À la mort d’Aristote, donc, les diverses écoles philosophiques de l’Hellade s’accordaient presque toutes pour recommander aux physieiens la croyance en un Monde éternel qui, à des intervalles de temps rigoureusement constants, reprend une infinité de fois les mêmes états.

Vers le même temps, les influences venues de l’étranger orientaient la pensée grecque dans la même direction. Bérose révélait aux Hellènes les dogmes astrologiques des Chaldéens : il leur apprenait[1] que « le globe prendra feu quand tous les astres, qui ont maintenant des cours si divers, se réuniront dans le Cancer, et se placeront de telle sorte les uns sous les autres qu’une ligne droite pourrait traverser tous leurs centres : que le déluge aura lieu quand tous ees astres seront rassemblés de même sous le Capricorne ». Ainsi l’enseignement des astrologues chaldéens venait renforcer la tradition des physiologues grecs.

En ce concours d’influences, toutes de même sens, naquit une nouvelle école philosophique qui allait jouir d’une longue fortune, l’École du Portique. Faut-il nous étonner si la périodicité de l’Univers, rythmée par la Grande Année, si l’embrasement général qui doit inaugurer chaque Grand Eté, si le déluge universel qui marque le début de chaque Grand Hiver ont été communément reçus comme des dogmes par les Stoïciens ?

Déjà Simplicius, toutes les fois qu’il nous a rapporté les croyances d’Héraclite et d’Empédocle au sujet de la Grande Année, a eu soin d’ajouter[2] que les Stoïciens avaient, plus tard, adopté ces croyances ; d’autres témoignages, et plus détaillés, vont confirmer et compléter celui de Simplicius.

Un grammairien stoïcien du nom d’Arius Didyme, qui écrivait au temps d’Auguste, avait composé un Epitome physicæ qui est aujourd’hui perdu, mais dont maint fragment a passé dans les écrits de divers compilateurs. C’est ainsi que Jean Stobée et, surtout, Eusèbe nous ont conservé ce qu’Arius Didyme rapportait des enseignements de Zénon de Citium, de Cléanthe et de Chrysippe au sujet de la Grande Année[3].
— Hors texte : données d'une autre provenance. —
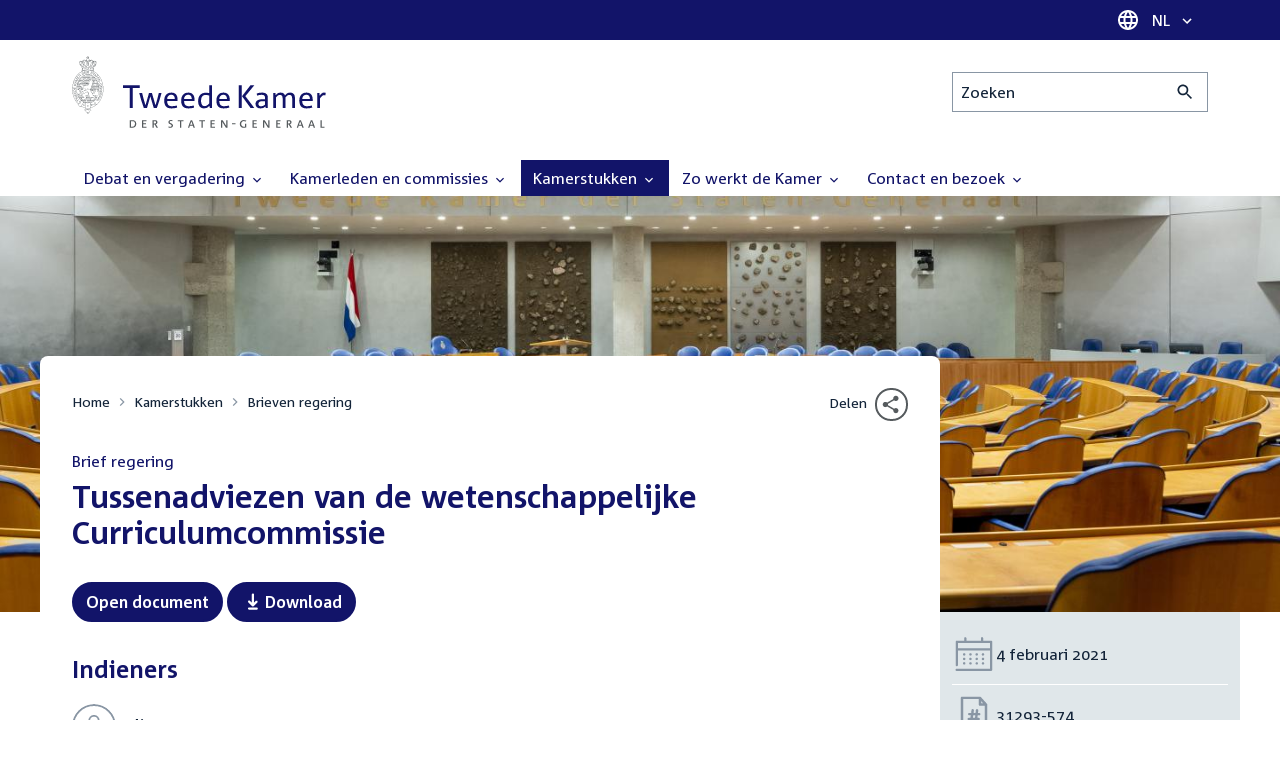

--- FILE ---
content_type: text/css
request_url: https://www.tweedekamer.nl/sites/default/files/css/css_w4qbDoIe2A2UOqVGmdX8Z65_yif_GeQ6x-vKJNoODLY.css?delta=22&language=nl&theme=tweedekamer&include=eJx9kUsOwjAMBS9Ey5GQkzzSqE5cOQ5wfEBItAvD0jOWv3gYl7aek46NeMYnPNl6sQUV58wSiPe4CiMORp_pRkbqmaCgFHXU4NlImjyeyOBylS3JvXnuKlo9XqK4-UwtD8qY_hXl0s3lksXjVZJ_oQ7SuEzBv1JfSN2F-1q26f2F7louCW5BE2Er265EM7XSa58X6Gv0O5CwUoV-33pAh4XQxnQVsXef3xmVSnsCIoDgDA
body_size: -48
content:
/* @license GPL-2.0-or-later https://www.drupal.org/licensing/faq */
.m-menu-main{display:none}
  1. Sénèque, Questions naturelles, livre III, ch. XXIX.
  2. Vide supra, p. 71, p. 74 et p. 75.
  3. Arii Didymi Epitome physicæ fragmenta. Edidit Hermannus Diels, frgm. 36-37. — Joannis Stobæi Eclogarum physicarim et ethicarum libri duo ; lib. I, cap. XX : éd. Meineke, Lipsiæ 1870, p. 115. — Stoicorum veterum fragmenta collegit Ioannes ad Arnim. Vol. I : Zeno et Zenonis discipuli, no 107, p. 32, et no 512, p. 114 ; Lipsiæ, MCMV. Vol. II : Chrysippi fragmenta logica et physica, no 596 etno 599, pp. 183-185. Lipsiæ, MCMIIIEusebii Prœparatio evangelica, lib. XV, cap. XVIII, artt. 1-3 ? et cap. XIX, art. I.